*** THE DATA ***
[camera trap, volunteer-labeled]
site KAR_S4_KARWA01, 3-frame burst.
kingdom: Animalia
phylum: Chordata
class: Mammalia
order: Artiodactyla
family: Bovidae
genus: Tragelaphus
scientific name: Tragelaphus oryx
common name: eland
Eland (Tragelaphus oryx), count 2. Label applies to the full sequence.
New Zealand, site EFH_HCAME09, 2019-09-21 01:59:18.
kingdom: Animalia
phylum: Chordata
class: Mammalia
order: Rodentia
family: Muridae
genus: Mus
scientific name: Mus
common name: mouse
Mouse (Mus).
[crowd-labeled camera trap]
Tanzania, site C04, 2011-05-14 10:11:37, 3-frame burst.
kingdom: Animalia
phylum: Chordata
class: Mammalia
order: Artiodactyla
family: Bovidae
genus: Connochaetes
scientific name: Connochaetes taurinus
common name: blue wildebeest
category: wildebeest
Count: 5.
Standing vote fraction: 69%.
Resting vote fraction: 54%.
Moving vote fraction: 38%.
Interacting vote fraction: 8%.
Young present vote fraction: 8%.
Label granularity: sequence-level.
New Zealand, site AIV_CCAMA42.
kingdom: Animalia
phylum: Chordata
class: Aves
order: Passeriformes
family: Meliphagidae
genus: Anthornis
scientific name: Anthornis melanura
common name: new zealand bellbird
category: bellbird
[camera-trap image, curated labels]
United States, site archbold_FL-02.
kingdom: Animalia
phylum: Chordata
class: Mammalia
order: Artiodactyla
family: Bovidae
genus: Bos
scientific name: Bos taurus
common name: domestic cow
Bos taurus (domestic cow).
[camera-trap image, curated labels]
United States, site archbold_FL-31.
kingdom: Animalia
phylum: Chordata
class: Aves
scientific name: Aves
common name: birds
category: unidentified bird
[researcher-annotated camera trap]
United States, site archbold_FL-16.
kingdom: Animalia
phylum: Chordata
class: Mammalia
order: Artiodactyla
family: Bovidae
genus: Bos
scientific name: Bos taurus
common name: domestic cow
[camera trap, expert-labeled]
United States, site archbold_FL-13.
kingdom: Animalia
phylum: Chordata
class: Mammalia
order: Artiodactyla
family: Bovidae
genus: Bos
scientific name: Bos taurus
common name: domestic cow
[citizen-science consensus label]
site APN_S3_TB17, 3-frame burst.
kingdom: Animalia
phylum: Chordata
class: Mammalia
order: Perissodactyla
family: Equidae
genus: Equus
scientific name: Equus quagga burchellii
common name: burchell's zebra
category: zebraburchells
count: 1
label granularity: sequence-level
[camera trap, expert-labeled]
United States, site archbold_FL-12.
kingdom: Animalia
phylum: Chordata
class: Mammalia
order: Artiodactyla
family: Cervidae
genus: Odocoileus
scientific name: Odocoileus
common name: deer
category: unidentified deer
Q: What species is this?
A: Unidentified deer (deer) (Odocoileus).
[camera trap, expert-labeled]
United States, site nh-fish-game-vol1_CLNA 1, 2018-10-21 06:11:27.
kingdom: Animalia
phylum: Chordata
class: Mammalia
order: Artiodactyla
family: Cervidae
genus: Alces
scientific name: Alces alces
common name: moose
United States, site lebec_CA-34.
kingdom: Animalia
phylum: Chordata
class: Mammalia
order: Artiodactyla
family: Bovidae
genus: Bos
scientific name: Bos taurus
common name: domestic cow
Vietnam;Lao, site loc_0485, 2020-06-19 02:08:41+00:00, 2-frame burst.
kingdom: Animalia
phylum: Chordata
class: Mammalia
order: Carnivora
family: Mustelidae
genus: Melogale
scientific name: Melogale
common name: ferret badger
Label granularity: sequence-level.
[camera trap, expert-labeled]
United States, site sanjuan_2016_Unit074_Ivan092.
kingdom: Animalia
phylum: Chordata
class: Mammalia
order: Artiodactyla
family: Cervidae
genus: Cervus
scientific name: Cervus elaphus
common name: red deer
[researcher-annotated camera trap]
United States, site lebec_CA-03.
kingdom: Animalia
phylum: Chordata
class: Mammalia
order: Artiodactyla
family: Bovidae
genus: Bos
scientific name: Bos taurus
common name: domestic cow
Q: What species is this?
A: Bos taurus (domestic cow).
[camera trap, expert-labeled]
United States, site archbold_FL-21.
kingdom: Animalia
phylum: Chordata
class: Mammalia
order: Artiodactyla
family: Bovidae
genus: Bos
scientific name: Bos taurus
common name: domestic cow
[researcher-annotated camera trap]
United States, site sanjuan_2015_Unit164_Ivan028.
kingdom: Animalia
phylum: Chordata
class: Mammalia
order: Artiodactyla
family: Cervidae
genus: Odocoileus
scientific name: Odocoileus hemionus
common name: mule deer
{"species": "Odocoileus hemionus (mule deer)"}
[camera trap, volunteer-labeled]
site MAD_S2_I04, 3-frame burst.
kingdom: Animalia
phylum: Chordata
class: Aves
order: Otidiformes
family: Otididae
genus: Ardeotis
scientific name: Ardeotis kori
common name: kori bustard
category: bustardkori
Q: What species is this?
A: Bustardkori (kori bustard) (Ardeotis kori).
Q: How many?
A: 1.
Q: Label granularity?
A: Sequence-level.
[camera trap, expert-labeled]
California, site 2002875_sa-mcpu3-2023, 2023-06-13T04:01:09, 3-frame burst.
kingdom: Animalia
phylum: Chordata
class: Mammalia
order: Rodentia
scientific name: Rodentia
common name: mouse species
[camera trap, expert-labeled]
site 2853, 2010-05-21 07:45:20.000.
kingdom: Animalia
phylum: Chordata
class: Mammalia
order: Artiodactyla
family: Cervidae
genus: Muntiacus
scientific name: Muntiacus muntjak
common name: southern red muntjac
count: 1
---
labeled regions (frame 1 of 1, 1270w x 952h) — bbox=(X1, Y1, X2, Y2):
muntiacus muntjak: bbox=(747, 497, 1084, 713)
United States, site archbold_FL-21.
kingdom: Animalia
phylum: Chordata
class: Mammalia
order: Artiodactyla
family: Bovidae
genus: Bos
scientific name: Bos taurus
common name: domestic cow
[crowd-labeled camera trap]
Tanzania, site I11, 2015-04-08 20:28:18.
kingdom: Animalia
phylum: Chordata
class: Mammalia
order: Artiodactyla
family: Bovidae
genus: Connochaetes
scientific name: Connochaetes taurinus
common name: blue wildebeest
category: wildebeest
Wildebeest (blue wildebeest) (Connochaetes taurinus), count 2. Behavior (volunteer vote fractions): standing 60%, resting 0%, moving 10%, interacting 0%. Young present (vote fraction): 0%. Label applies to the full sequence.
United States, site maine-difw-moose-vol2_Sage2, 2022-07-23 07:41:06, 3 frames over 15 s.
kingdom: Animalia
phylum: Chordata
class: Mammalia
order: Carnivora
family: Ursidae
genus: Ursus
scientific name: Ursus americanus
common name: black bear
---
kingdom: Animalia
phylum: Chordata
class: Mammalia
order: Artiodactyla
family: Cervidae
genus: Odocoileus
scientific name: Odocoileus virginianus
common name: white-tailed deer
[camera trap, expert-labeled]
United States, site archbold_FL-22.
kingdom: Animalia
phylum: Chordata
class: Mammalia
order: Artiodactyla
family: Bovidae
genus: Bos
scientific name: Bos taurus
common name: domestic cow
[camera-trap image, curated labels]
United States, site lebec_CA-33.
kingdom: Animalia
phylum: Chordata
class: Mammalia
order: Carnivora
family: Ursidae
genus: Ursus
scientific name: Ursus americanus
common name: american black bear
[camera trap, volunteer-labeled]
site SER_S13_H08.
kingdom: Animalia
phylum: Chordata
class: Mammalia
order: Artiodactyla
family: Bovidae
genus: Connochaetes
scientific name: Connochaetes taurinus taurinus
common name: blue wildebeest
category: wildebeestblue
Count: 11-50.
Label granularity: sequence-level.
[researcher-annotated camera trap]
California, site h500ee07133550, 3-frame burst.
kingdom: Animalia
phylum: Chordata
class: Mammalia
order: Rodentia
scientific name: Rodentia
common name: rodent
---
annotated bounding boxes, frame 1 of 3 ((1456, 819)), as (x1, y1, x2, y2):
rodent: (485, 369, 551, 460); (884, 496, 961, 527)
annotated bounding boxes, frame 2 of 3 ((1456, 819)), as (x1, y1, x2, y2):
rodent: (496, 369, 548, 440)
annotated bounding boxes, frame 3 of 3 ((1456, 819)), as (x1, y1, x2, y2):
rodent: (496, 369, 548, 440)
*** End of THE DATA ***
Return exactly what appears above, from the first line of the entries to the line with "Tanzania, site C04, 2011-05-14", inclusive.

PROBLEM SOLUTION -
[camera trap, volunteer-labeled]
site KAR_S4_KARWA01, 3-frame burst.
kingdom: Animalia
phylum: Chordata
class: Mammalia
order: Artiodactyla
family: Bovidae
genus: Tragelaphus
scientific name: Tragelaphus oryx
common name: eland
Eland (Tragelaphus oryx), count 2. Label applies to the full sequence.
New Zealand, site EFH_HCAME09, 2019-09-21 01:59:18.
kingdom: Animalia
phylum: Chordata
class: Mammalia
order: Rodentia
family: Muridae
genus: Mus
scientific name: Mus
common name: mouse
Mouse (Mus).
[crowd-labeled camera trap]
Tanzania, site C04, 2011-05-14 10:11:37, 3-frame burst.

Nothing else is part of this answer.